Название: Öteki Hayatlar
Автор: Emin Göncüoğlu
Издательство: Elips Kitap
isbn: 978-625-6862-72-2
isbn:
Otobüsümüzün yol aldığı Harun Bey Caddesi, cadde adına yakışmayacak kadar gösterişsiz. Çınarlı Durak bize doğru ağır ağır yaklaşıyor. Durakta bekleyenlere bakıyorum ilgiyle. Yüzü çıkık elmacık kemikli kızı göremiyorum. Durağın sağını solunu yokluyorum merakla, ama ne yazık ki yok! Hayal kırıklığına uğrayıp üzülüyorum ve garip bir şekilde ürperiyorum! Oysa ona ilişkin daha henüz pek bir şey yok bende; sesini bile duymadım! Bende ona dair olan o yağmurlu sabaha ait ıslanmış, suskun, ürkek görüntüsü!
Yirmi üç numaralı otobüs, içindekileri öne savurarak sert bir frenle duruyor Çınarlı Durak’ta. Yolcular soğuktan ve beklemekten bıkmış gibi görünüyorlar. Birkaç küçük serçe, yaşlı çınar ağacının çıplak dallarına tünemiş, boyunları gövdelerine gizlenmiş etrafı seyrediyorlar. Soğuk, insanlar gibi onları da hareketsizleştirip büzmüş. Otobüs durağında bulamadığım, yüzü çıkık elmacık kemikli kızı zihnimdeki görüntülerin içinde aramaya başlıyorum. Hiç beklemediğim bir anda, beynimde dalgalanan yığınla şeklin iç içe geçtiği bir kaosun içinden yavaş yavaş sıyrılıp belirmeye başlıyor.

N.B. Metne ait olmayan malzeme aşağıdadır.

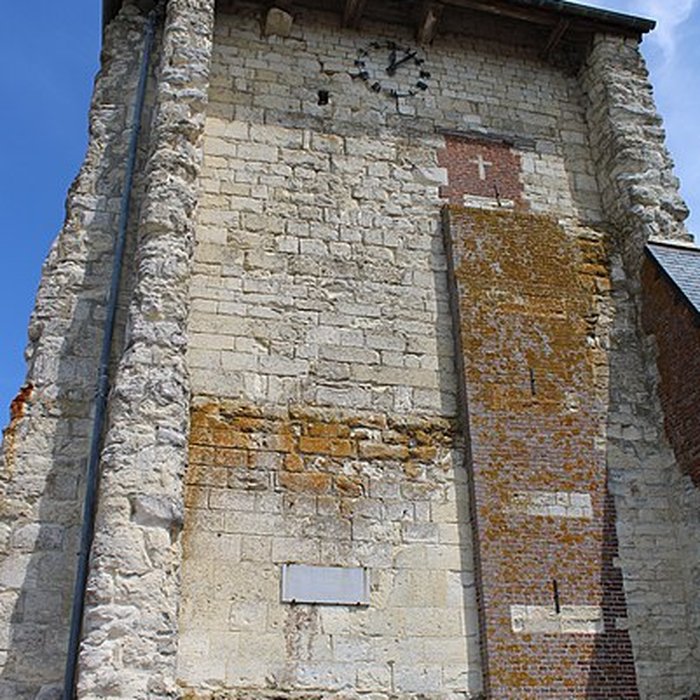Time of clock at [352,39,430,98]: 12:07
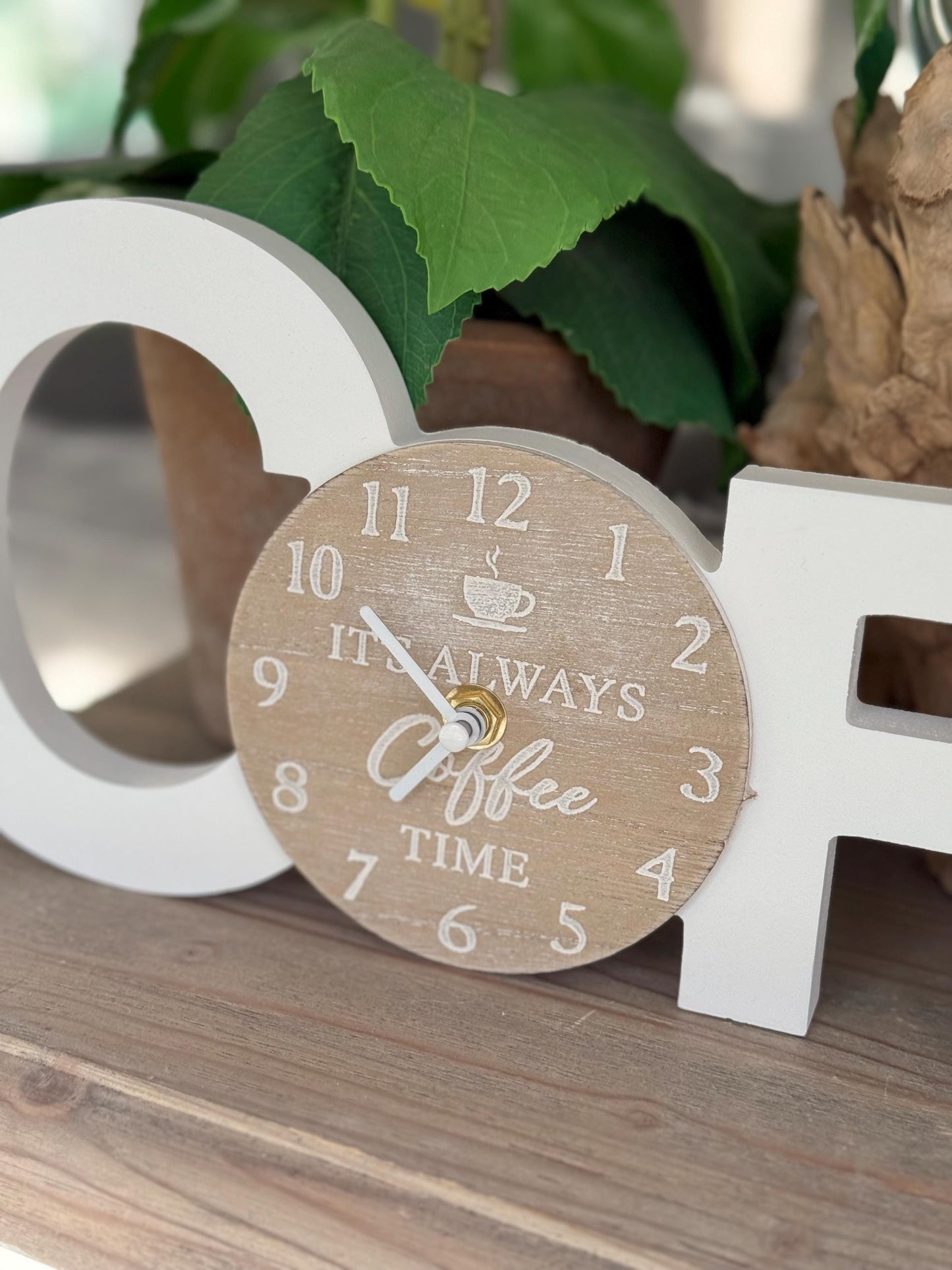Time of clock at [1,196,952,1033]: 6:50
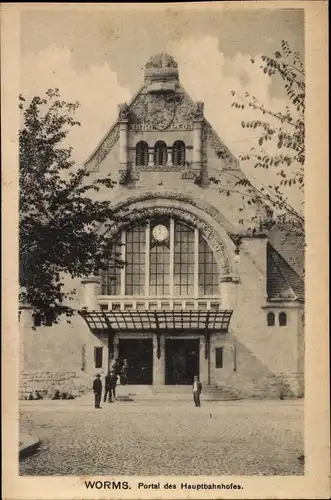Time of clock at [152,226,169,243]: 11:37
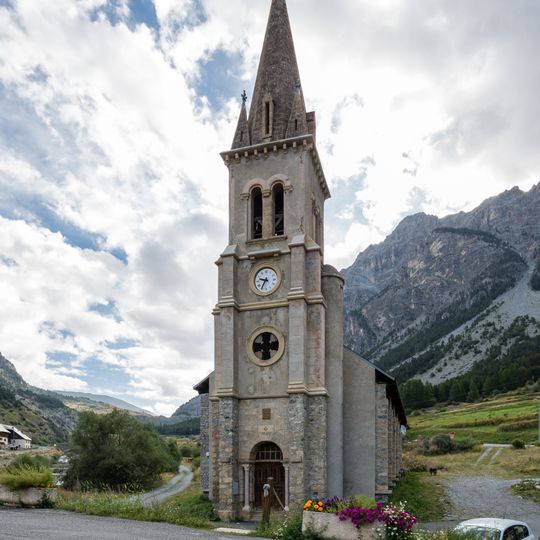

Gözlerimi kapatarak onun zihnimde beliren hayalinin peşine düşüyorum. Kendi kendimle, yüzü çıkık elmacık kemikli kızın hayalini düşünerek oynadığım oyundan çok hoşlanıyorum ve çocuklar gibi çok seviniyorum. Gözlerim kapalı olduğu için benim dışımdaki dünyadan gelen sesler kulaklarımda. Otobüs bizi zıplatarak yerinden sarsıntıyla kalkıyor. Ben isminin çok sonraları Sadberk olduğunu öğreneceğim yüzü çıkık elmacık kemikli kızın hayali ile meşgulken, yaptığı sert hareketle ödümü patlattığı için duyarsız ve kaba, suratsız sürücüye içimden sövüp sayıyorum! Suratsız sürücünün yaptığı, güzel melodiler dinlediğim bir radyo istasyonunu bozan parazit gibi zihnimi karıştırıyor. Gözlerimi açıyorum.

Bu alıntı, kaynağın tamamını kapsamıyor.